- **Exercise goal**: Reproduce each of the following entries word for word, leaving out the pictures.

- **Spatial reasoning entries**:

— BEGIN —

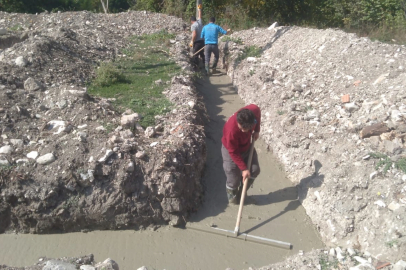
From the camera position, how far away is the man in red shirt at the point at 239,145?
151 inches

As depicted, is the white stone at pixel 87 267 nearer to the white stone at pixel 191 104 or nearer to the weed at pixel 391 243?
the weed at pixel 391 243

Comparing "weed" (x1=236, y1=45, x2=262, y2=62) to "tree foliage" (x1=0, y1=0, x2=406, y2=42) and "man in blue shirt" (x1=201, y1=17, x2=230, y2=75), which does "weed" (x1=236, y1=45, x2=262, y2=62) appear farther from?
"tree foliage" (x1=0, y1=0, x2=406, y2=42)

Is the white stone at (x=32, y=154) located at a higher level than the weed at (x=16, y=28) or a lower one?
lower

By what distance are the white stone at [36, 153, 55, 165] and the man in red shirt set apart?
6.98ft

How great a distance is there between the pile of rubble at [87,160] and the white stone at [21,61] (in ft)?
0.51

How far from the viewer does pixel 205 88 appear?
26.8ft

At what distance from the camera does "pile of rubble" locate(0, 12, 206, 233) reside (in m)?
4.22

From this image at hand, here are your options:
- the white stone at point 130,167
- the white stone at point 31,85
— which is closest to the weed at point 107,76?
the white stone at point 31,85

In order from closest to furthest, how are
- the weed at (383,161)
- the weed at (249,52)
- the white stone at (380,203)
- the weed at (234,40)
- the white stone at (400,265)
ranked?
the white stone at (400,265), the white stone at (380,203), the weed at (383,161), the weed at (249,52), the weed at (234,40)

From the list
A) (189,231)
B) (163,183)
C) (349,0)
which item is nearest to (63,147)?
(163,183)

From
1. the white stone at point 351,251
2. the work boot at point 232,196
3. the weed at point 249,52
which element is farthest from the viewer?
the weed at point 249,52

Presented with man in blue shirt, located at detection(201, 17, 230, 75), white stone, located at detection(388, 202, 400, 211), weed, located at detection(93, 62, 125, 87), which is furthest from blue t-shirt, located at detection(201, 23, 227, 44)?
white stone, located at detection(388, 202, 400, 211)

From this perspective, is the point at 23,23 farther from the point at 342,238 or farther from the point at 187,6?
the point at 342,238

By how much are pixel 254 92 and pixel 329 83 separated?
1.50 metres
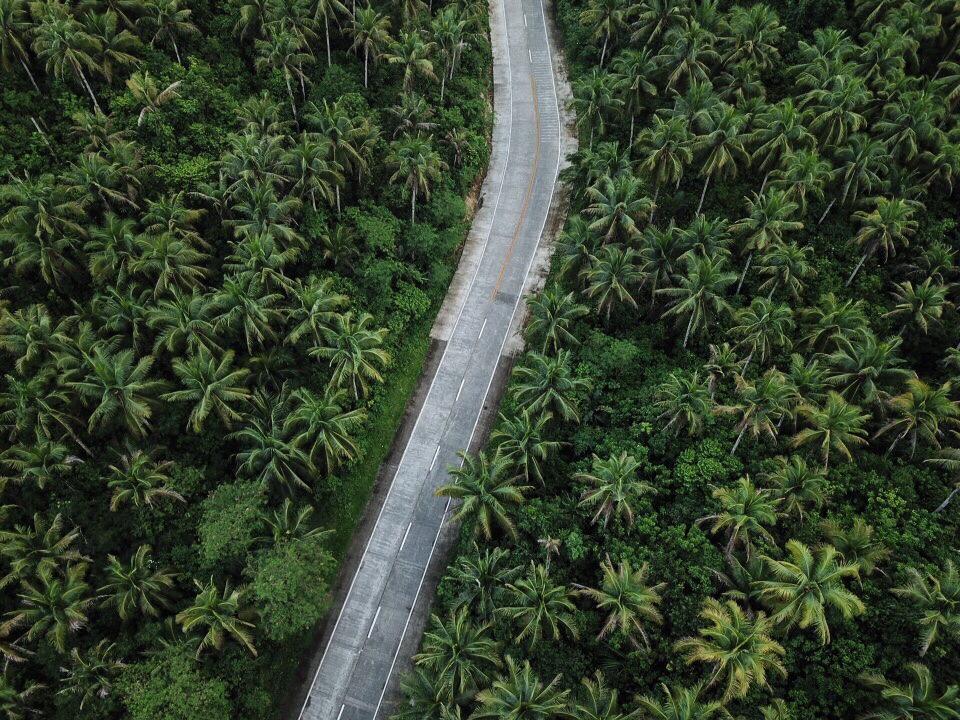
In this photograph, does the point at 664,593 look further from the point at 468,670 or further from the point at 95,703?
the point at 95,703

— END —

- **Task response**:
From the camera position, how far away is the man in red shirt at the point at 239,145?
151 inches

As depicted, is the white stone at pixel 87 267 nearer to the white stone at pixel 191 104 or nearer to the weed at pixel 391 243?
the weed at pixel 391 243

Comparing "weed" (x1=236, y1=45, x2=262, y2=62) to "tree foliage" (x1=0, y1=0, x2=406, y2=42) and "man in blue shirt" (x1=201, y1=17, x2=230, y2=75), which does "weed" (x1=236, y1=45, x2=262, y2=62) appear farther from?
"tree foliage" (x1=0, y1=0, x2=406, y2=42)

Is the white stone at (x=32, y=154) located at a higher level than the weed at (x=16, y=28) or a lower one?
lower

By what distance are the white stone at [36, 153, 55, 165] and the man in red shirt set apart?
6.98ft

How great a distance is there between the pile of rubble at [87,160] and the white stone at [21,61] (in ft)?
0.51

How far from the viewer does pixel 205 88 appear?
26.8ft

At what distance from the camera does "pile of rubble" locate(0, 12, 206, 233) reside (in m)?
4.22

From this image at hand, here are your options:
- the white stone at point 130,167
- the white stone at point 31,85
— which is closest to the weed at point 107,76?
the white stone at point 31,85

In order from closest to furthest, how are
- the weed at (383,161)
- the weed at (249,52)
- the white stone at (380,203)
- the weed at (234,40)
- the white stone at (400,265)
ranked?
the white stone at (400,265), the white stone at (380,203), the weed at (383,161), the weed at (249,52), the weed at (234,40)

From the list
A) (189,231)
B) (163,183)
C) (349,0)
which item is nearest to (63,147)?
(163,183)

From
1. the white stone at point 351,251
2. the work boot at point 232,196
3. the weed at point 249,52
which element is farthest from the viewer?
the weed at point 249,52

Presented with man in blue shirt, located at detection(201, 17, 230, 75), white stone, located at detection(388, 202, 400, 211), weed, located at detection(93, 62, 125, 87), which is furthest from blue t-shirt, located at detection(201, 23, 227, 44)?
white stone, located at detection(388, 202, 400, 211)

From this perspective, is the point at 23,23 farther from the point at 342,238 or farther from the point at 187,6?
the point at 342,238

By how much are pixel 254 92 and pixel 329 83 separated?
1.50 metres
In this photograph, does the point at 664,593 look further from the point at 468,670 or further from the point at 95,703?
the point at 95,703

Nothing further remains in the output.